(Caption-style text data)

○ ○ ○ ○

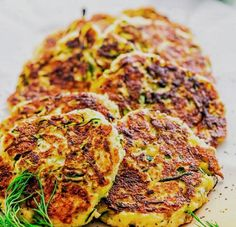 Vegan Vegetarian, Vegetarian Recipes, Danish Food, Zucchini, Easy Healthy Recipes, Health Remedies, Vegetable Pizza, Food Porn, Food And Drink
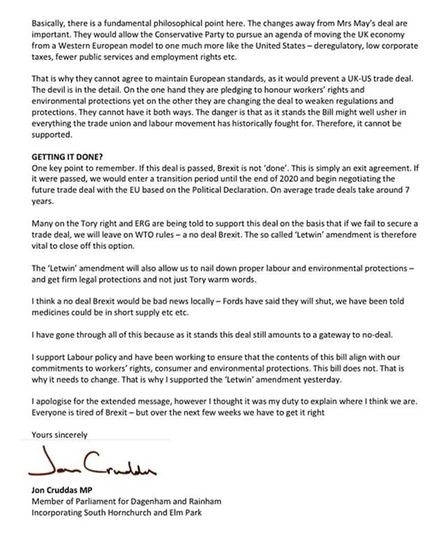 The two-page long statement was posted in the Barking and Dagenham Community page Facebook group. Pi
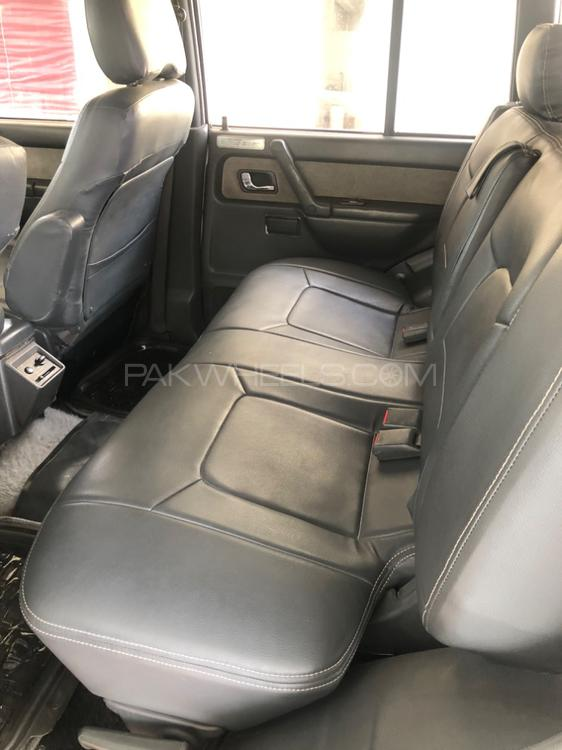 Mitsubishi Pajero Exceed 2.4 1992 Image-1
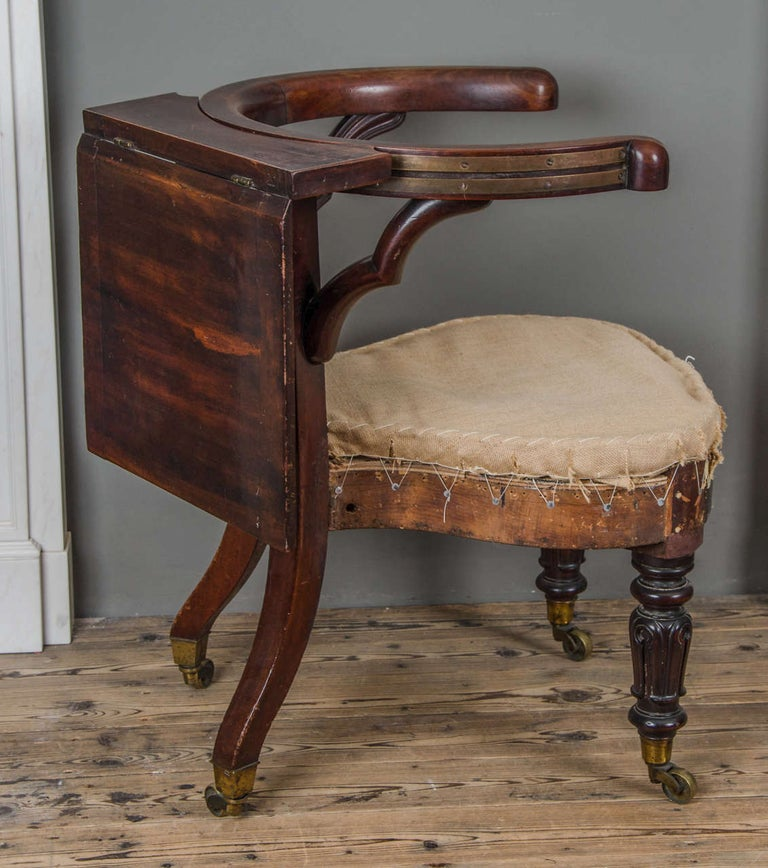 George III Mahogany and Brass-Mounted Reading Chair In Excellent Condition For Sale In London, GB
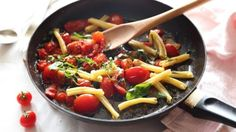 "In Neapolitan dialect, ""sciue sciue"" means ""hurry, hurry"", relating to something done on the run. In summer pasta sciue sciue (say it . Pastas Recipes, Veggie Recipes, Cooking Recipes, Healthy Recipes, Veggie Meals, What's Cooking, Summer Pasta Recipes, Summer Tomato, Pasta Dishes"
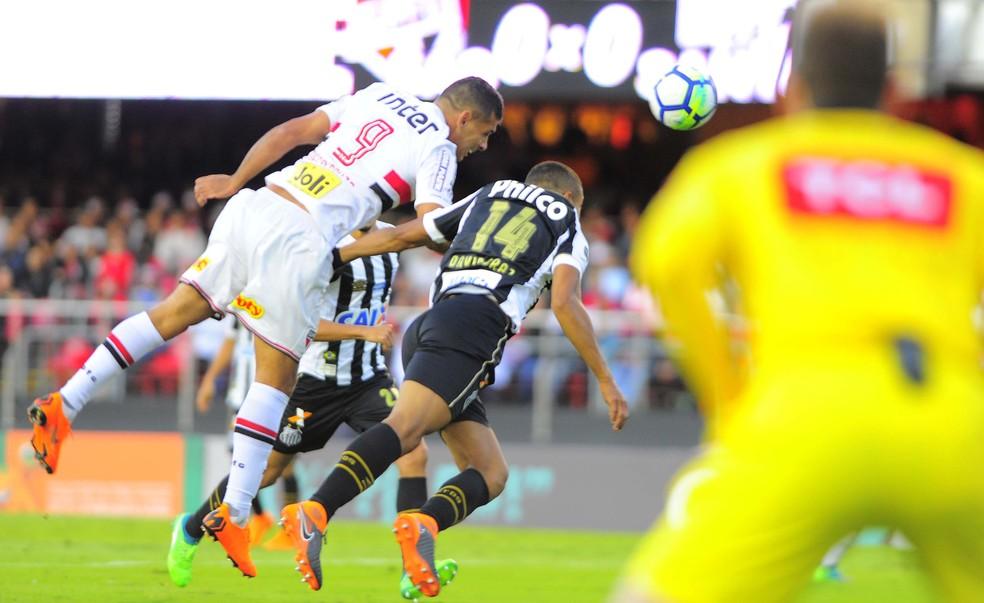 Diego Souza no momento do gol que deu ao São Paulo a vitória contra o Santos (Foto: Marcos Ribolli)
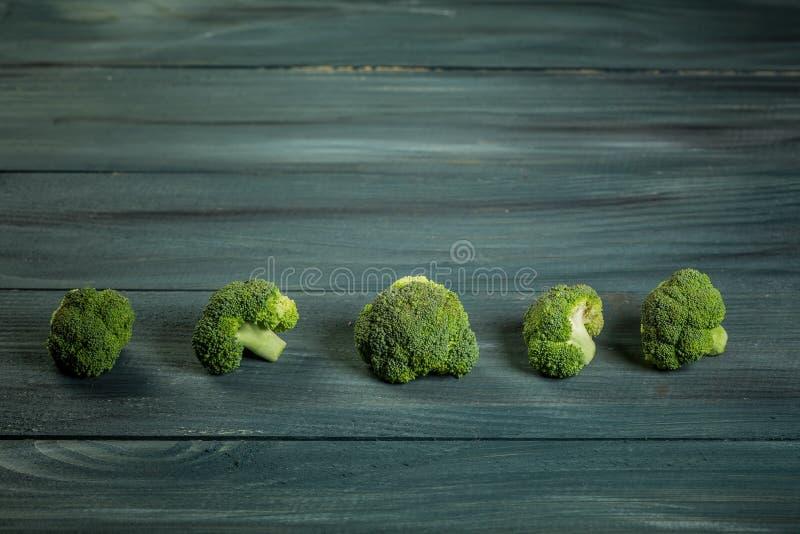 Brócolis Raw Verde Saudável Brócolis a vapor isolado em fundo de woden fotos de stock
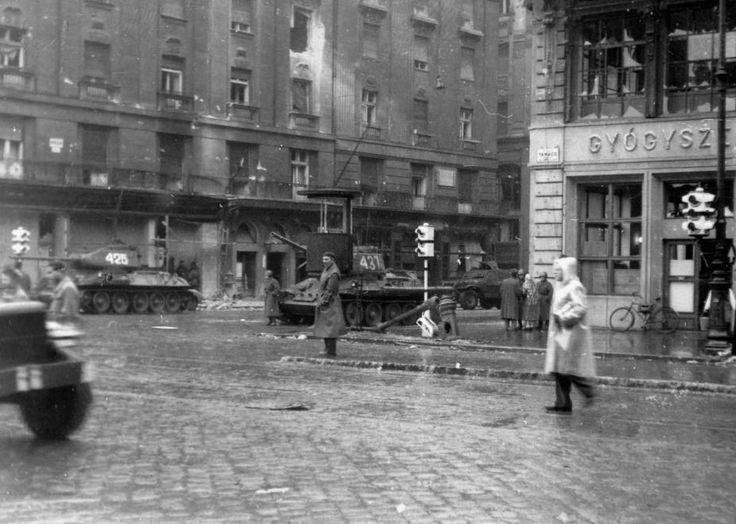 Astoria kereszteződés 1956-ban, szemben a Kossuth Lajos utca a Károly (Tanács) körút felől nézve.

○ ○ ○ ○

## WHAT THE EXERCISE ASKS
Apart from the pictures, every record must be set down exactly.

## SOLUTION BELOW
 Vegan Vegetarian, Vegetarian Recipes, Danish Food, Zucchini, Easy Healthy Recipes, Health Remedies, Vegetable Pizza, Food Porn, Food And Drink
 The two-page long statement was posted in the Barking and Dagenham Community page Facebook group. Pi
 Mitsubishi Pajero Exceed 2.4 1992 Image-1
 George III Mahogany and Brass-Mounted Reading Chair In Excellent Condition For Sale In London, GB
 "In Neapolitan dialect, ""sciue sciue"" means ""hurry, hurry"", relating to something done on the run. In summer pasta sciue sciue (say it . Pastas Recipes, Veggie Recipes, Cooking Recipes, Healthy Recipes, Veggie Meals, What's Cooking, Summer Pasta Recipes, Summer Tomato, Pasta Dishes"
 Diego Souza no momento do gol que deu ao São Paulo a vitória contra o Santos (Foto: Marcos Ribolli)
 Brócolis Raw Verde Saudável Brócolis a vapor isolado em fundo de woden fotos de stock
 Astoria kereszteződés 1956-ban, szemben a Kossuth Lajos utca a Károly (Tanács) körút felől nézve.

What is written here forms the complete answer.